In our part of the world, a daughter or daughter-in-law is considered a form of goddess Lakshmi in many households. But the irony is that mainstream culture has never encouraged this very goddess of wealth and prosperity to contribute to the family income. There is no denying that modern society has become progressive and the representation of women in the workforce continues to see a surge every year. Yet there exist conservative and patriarchal families (even in metropolitan cities) that aren’t comfortable with the idea of “Ghar ki Lakshmi” stepping out of the house for work. This year’s brilliant Malayalam film The Great Indian Kitchen encapsulated this repressive ideology as the daughter-in-law is denied ‘permission’ by her father-in-law to take a job outside. He tries to console her by saying that the domestic work of housewives is far superior to the jobs of IAS officers and political leaders.
In Satyajit Ray‘s Mahanagar (1963), the female protagonist Arati (Madhabi Mukherjee) finds herself in a similar predicament. When she contemplates taking up a job to meet the increasing financial pressure on their family, her husband Subrata (Anil Chatterjee) quotes an old proverb: A woman’s place is in the home. Even on convincing her husband, she is unable to gain the approval of her orthodox father-in-law Priyogopal (Haren Chatterjee) who becomes distraught at the idea of his daughter-in-law having to support the household. The hypocrisy here is that Priyogopal, who is a retired schoolteacher, doesn’t mind visiting his former male pupils (now prospering in their chosen professions) to seek “guru-dakshina“. But when Arati starts working and earning, he refuses to take money from her.
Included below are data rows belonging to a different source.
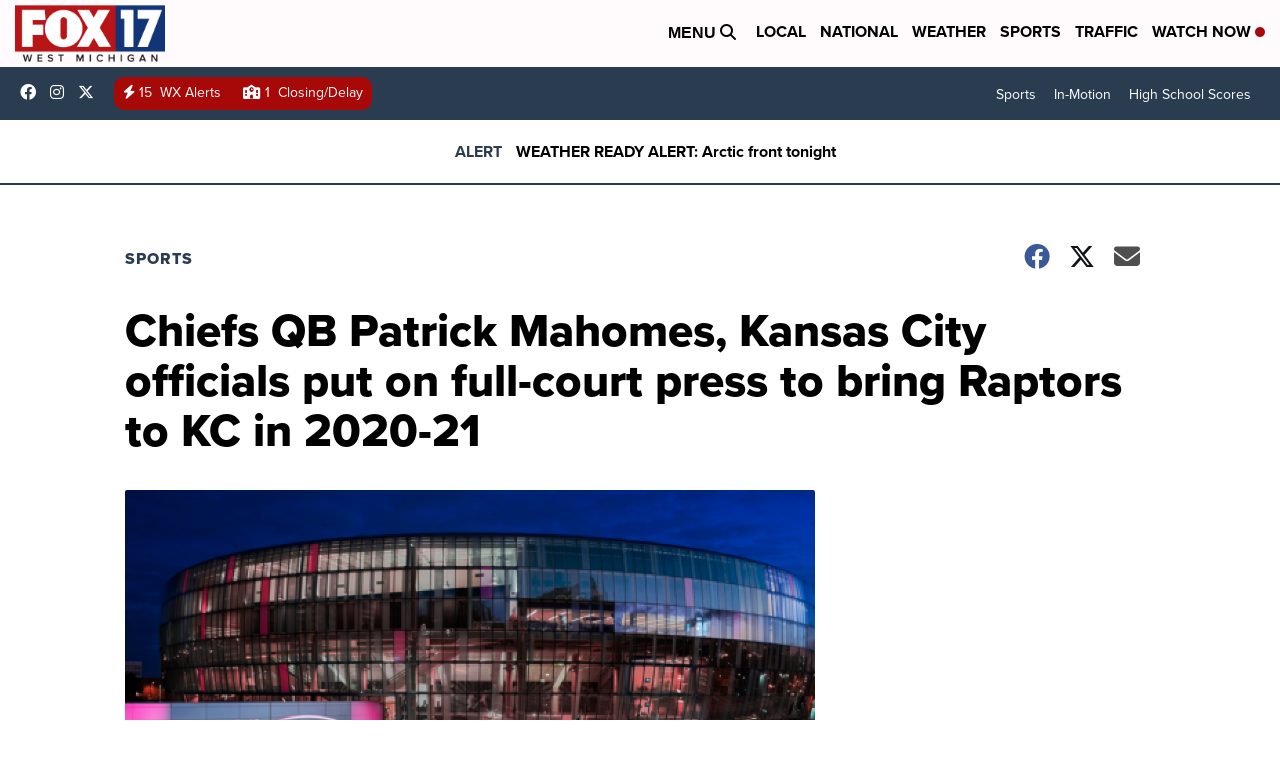

--- FILE ---
content_type: application/javascript; charset=utf-8
request_url: https://fundingchoicesmessages.google.com/f/AGSKWxWhejQYbBu9Q0UlUb9MZZrcKCJEzyPhKTH-AIQO7ye4aqceFx8-ppyNsa2PGpEnMPOE9PtG1_h8Uj44EOkZX86A7QsfbCvz2SQdUKH0wShHJK7qywD6tTv8N5InDyuvhRJMCO7IO4WoyWIZiZIC1PyXdKkdj_lrjdBC4WQPuYxAfriun8H6EwePq2ZE/_/widget/ads./advs.ads./oas_handler.=showsearchgoogleads&-ad_leaderboard/
body_size: -1288
content:
window['bba4b879-824c-4006-bec7-4a9a568e7c60'] = true;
Set in Calcutta during the mid-1950s, Mahanagar explores the evolving independence of middle-class women of the city through the character of Arati. Initially, when Arati starts working as a door-to-door saleswoman, she is hesitant and nervous, but soon she begins to prosper in her field and gradually starts to enjoy her newfound financial and psychological independence. Her grudgingly supportive husband, Subrata, starts to feel insecure and asks Arati to quit her job after he tentatively secures another part-time job. Before Arati can quit, Subrata loses his full-time job when the bank he was working for shuts down in the last of the Calcutta bank crashes. Subrata has no choice but to let Arati continue to work.
At work, Arati befriends an Anglo-Indian colleague, Edith (Vicky Redwood), who helps all female employees get commission on their sales by successfully demanding it from their boss, Himangshu (Haradhan Bandopadhyay). Meanwhile, Subrata, who spends his days idly at home, is consumed by suspicion and insecurity on learning that Arati’s boss is highly impressed with her work. Subrata finally decides to meet Himangshu to ease some of his suspicions and finds that Himangshu is an affable and friendly person who, like him, hails from Pabna District.
In Mahanagar, Satyajit Ray also highlights the malice of bigotry prevalent in society. Himangshu, who instantly takes a liking to Subrata and promises to find him a job somewhere as he hails from the same district, harbours a prejudice against Anglo-Indians. Hence, when Edith returns to work after a long illness, Himangshu doubts she was actually sick and fires her, citing her frivolous lifestyle. This is when we witness a transformation in Arati as she stands up against the injustice meted out to Edith. Despite being the sole breadwinner of the family, the previously timid Arati abandons her inhibitions and confronts Himangshu over his unjust firing of Edith. She hands in her resignation letter when he refuses to apologise to Edith.
The climactic scene of the film is uplifting and poetically beautiful. It marks a positive change in the attitudes of Arati and her husband, whom she encounters below her office. Frightened that he would get angry at her for quitting the job, Arati breathes a sigh of relief when Subrata says that he admires her courage for doing the morally right thing without worrying about her job. Instead of being tense, both husband and wife become hopeful that they will soon find some work in the big city of Calcutta. In the final frame, Ray establishes that there is light at the end of the tunnel by zooming in on a street light.